The funny thing is, if it wasn’t for the horrible decision to stick with cartridges for the N64 (which I admittedly thought was the right thing to do at the time) we’d probably talk about Nintendo now the same way we did fifteen years ago.

They do. At least, my controllers rumble on occasion.

Right. Duck Hunt and the zapper were a great idea, but unfortunately it wasn’t used for another game. Put that with the Power Pad and the robot as ideas that may have spawned a game (or two) but were useless afterwards.

Don’t forget the digital pad (D-Pad), the analog stick and modern controller design as we know it (every controller since the SNES pad has used Nintendo’s controller as the base design).

And Nintendo did lead the way with rumble as the Rumble Pak was released between 6-8 months before the DualShock.

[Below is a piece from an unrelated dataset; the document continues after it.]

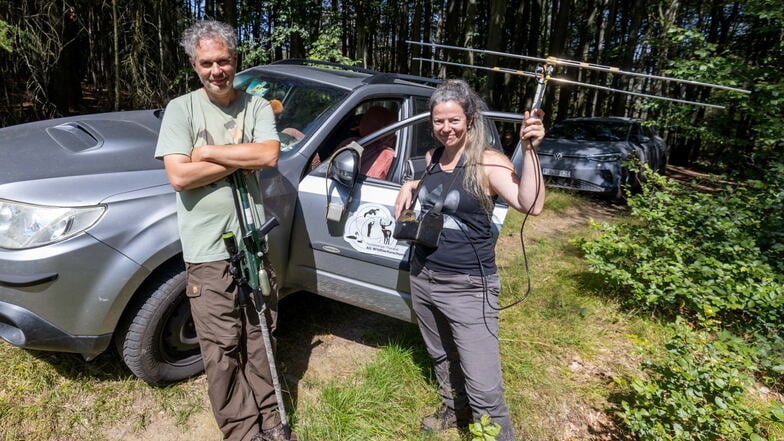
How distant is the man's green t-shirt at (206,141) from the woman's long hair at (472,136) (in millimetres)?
841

And it turns out it would have taken Sony even longer than that if they didn’t rip off the design from Immersion. (who ironically is now owned by Microsoft).

Huh? There were heaps of Zapper games. Gumshoe, To The Earth, and Bayou Billy were all big sellers. Wiki has a list of the others.

Now the SNES bazooka thing was a huge failure… but looked really cool.

The robot was useless but it sold a buncha consoles.

And who says the Power Pad didn’t catch on? Dance Dance Revolution, anyone?